COMPITO DA SVOLGERE: Ricopia identici tutti i dati riportati qui sotto, dal primo all'ultimo, senza cambiare nulla. Nella risposta lascia fuori le immagini.
○ ○ ○
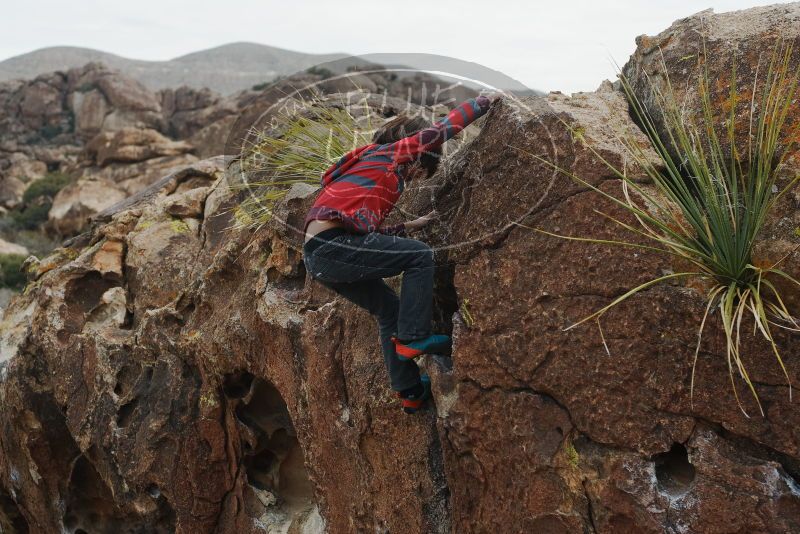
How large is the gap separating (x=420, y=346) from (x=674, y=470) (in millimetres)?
1330

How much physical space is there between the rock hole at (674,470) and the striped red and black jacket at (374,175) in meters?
1.82

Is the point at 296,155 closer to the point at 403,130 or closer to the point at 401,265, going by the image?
the point at 403,130

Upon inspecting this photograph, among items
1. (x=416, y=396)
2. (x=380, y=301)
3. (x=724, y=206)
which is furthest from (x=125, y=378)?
(x=724, y=206)

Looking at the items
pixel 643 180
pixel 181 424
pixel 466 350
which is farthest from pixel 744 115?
pixel 181 424

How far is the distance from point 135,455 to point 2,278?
14.8 meters

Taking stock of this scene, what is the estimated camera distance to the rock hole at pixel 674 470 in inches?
123

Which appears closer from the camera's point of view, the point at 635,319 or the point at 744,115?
the point at 635,319

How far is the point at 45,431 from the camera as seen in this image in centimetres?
686

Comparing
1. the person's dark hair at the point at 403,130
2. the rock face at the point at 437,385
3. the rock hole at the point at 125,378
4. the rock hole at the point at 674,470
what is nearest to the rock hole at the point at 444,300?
the rock face at the point at 437,385

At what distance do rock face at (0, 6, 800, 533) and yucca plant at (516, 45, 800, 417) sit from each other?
97 millimetres

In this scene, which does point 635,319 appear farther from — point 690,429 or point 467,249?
point 467,249

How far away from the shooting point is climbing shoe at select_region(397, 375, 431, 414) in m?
3.92

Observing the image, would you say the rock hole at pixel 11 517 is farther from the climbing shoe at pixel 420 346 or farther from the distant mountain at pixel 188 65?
the distant mountain at pixel 188 65

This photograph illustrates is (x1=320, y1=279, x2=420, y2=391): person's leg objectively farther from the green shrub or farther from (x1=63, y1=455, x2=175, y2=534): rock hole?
the green shrub
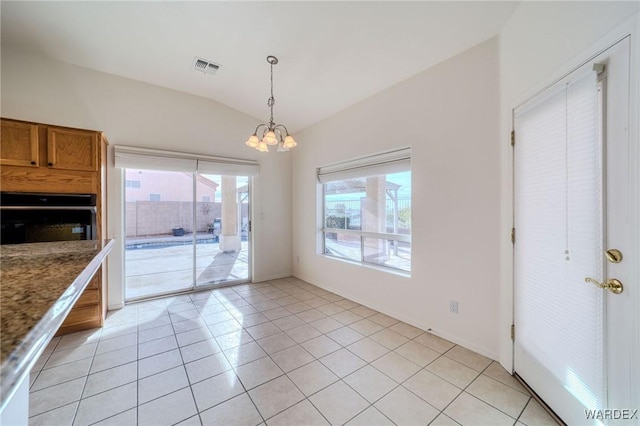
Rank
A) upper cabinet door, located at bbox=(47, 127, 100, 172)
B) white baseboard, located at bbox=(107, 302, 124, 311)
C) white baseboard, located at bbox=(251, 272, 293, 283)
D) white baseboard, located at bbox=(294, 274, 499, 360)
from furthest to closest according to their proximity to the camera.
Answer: white baseboard, located at bbox=(251, 272, 293, 283)
white baseboard, located at bbox=(107, 302, 124, 311)
upper cabinet door, located at bbox=(47, 127, 100, 172)
white baseboard, located at bbox=(294, 274, 499, 360)

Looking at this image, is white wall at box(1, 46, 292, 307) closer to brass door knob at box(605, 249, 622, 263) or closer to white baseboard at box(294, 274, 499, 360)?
white baseboard at box(294, 274, 499, 360)

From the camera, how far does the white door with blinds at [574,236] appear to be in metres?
1.32

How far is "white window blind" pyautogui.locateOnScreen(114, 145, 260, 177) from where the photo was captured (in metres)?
3.52

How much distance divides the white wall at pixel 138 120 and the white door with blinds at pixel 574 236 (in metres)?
3.80

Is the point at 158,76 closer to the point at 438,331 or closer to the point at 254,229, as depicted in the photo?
the point at 254,229

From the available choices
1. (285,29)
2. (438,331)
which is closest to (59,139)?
(285,29)

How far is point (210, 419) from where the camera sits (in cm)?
170

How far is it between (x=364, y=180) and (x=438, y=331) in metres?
2.14

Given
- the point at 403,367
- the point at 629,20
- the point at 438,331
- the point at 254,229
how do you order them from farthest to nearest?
the point at 254,229, the point at 438,331, the point at 403,367, the point at 629,20

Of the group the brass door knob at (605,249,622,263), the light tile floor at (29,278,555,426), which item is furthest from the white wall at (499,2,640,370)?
the brass door knob at (605,249,622,263)

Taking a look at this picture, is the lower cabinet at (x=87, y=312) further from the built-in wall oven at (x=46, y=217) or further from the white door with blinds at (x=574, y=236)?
the white door with blinds at (x=574, y=236)

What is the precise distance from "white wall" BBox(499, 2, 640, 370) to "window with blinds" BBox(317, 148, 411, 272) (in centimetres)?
106

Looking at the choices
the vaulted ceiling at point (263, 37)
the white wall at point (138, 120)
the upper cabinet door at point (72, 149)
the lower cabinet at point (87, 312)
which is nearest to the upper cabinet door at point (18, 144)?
the upper cabinet door at point (72, 149)

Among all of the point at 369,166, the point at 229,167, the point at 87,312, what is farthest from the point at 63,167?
the point at 369,166
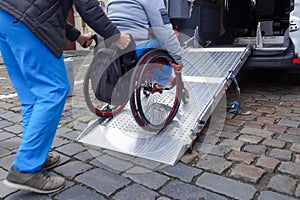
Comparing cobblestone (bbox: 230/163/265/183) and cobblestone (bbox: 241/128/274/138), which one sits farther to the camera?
cobblestone (bbox: 241/128/274/138)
○ ○ ○
RISPOSTA CORRETTA:
How large is the gap separating (x=420, y=346) from (x=674, y=470) (in millimetres)?
1330

How much physical space is there between the rock hole at (674,470) and the striped red and black jacket at (374,175) in meters?
1.82

Is the point at 296,155 closer to the point at 403,130 or closer to the point at 401,265, going by the image?
the point at 403,130

Upon inspecting this photograph, among items
1. (x=416, y=396)
2. (x=380, y=301)
3. (x=724, y=206)
which is furthest from (x=125, y=378)?
(x=724, y=206)

Looking at the items
pixel 643 180
pixel 181 424
pixel 466 350
which is farthest from pixel 744 115?
pixel 181 424

How far is the distance from point 135,455 to point 2,278?
14.8 meters

Taking stock of this scene, what is the estimated camera distance to the rock hole at pixel 674 470 in inches?
123

Which appears closer from the camera's point of view, the point at 635,319 or the point at 744,115?
the point at 635,319

How far is the point at 45,431 from the camera as seen in this image in centimetres?
686

Comparing
1. the person's dark hair at the point at 403,130
2. the rock face at the point at 437,385
3. the rock hole at the point at 125,378
4. the rock hole at the point at 674,470
what is nearest to the rock hole at the point at 444,300?
the rock face at the point at 437,385

At what distance do rock face at (0, 6, 800, 533) and yucca plant at (516, 45, 800, 417) sit from each other?
97 millimetres

In this scene, which does point 635,319 appear farther from — point 690,429 or point 467,249?
point 467,249

How far away from the shooting point is climbing shoe at select_region(397, 375, 431, 414) in m?
3.92

Observing the image, would you say the rock hole at pixel 11 517 is farther from the climbing shoe at pixel 420 346 or farther from the distant mountain at pixel 188 65?
the distant mountain at pixel 188 65

This photograph illustrates is (x1=320, y1=279, x2=420, y2=391): person's leg objectively farther from the green shrub or farther from (x1=63, y1=455, x2=175, y2=534): rock hole?
the green shrub
Rank
A) upper cabinet door, located at bbox=(47, 127, 100, 172)
B) white baseboard, located at bbox=(107, 302, 124, 311)
C) white baseboard, located at bbox=(251, 272, 293, 283)
D) white baseboard, located at bbox=(294, 274, 499, 360)
from furthest to closest according to their proximity to the camera.
Answer: white baseboard, located at bbox=(251, 272, 293, 283)
white baseboard, located at bbox=(107, 302, 124, 311)
upper cabinet door, located at bbox=(47, 127, 100, 172)
white baseboard, located at bbox=(294, 274, 499, 360)

Looking at this image, is white wall at box(1, 46, 292, 307) closer to brass door knob at box(605, 249, 622, 263) or closer to white baseboard at box(294, 274, 499, 360)?
white baseboard at box(294, 274, 499, 360)

From the camera, how far does the white door with blinds at [574,236] appear to be in metres?
1.32

How far is "white window blind" pyautogui.locateOnScreen(114, 145, 260, 177) from where the photo was captured (in metres)?
3.52

How much distance divides the white wall at pixel 138 120 and the white door with blinds at pixel 574 236 (in metres)?
3.80

Is the point at 158,76 closer to the point at 438,331 or closer to the point at 254,229, as depicted in the photo?
the point at 254,229

From the available choices
1. (285,29)
2. (438,331)
which is closest to (59,139)?
(285,29)

How far is point (210, 419) from where the camera sits (in cm)?
170

How far is it between (x=364, y=180) and (x=438, y=331) in metres?
2.14

Given
- the point at 403,367
- the point at 629,20
- the point at 438,331
- the point at 254,229
how do you order them from farthest to nearest?
the point at 254,229, the point at 438,331, the point at 403,367, the point at 629,20

Of the group the brass door knob at (605,249,622,263), the light tile floor at (29,278,555,426), which item is furthest from the white wall at (499,2,640,370)?
the brass door knob at (605,249,622,263)

Taking a look at this picture, is the lower cabinet at (x=87, y=312) further from the built-in wall oven at (x=46, y=217) or further from the white door with blinds at (x=574, y=236)?
the white door with blinds at (x=574, y=236)

What is the precise distance from "white wall" BBox(499, 2, 640, 370) to "window with blinds" BBox(317, 148, 411, 272) (in centimetres)?
106

Looking at the choices
the vaulted ceiling at point (263, 37)
the white wall at point (138, 120)
the upper cabinet door at point (72, 149)
the lower cabinet at point (87, 312)
which is nearest to the upper cabinet door at point (18, 144)?
the upper cabinet door at point (72, 149)

Among all of the point at 369,166, the point at 229,167, the point at 87,312, what is farthest from the point at 63,167?
the point at 369,166
Comparing cobblestone (bbox: 230/163/265/183) and cobblestone (bbox: 241/128/274/138), which one sits farther to the camera?
cobblestone (bbox: 241/128/274/138)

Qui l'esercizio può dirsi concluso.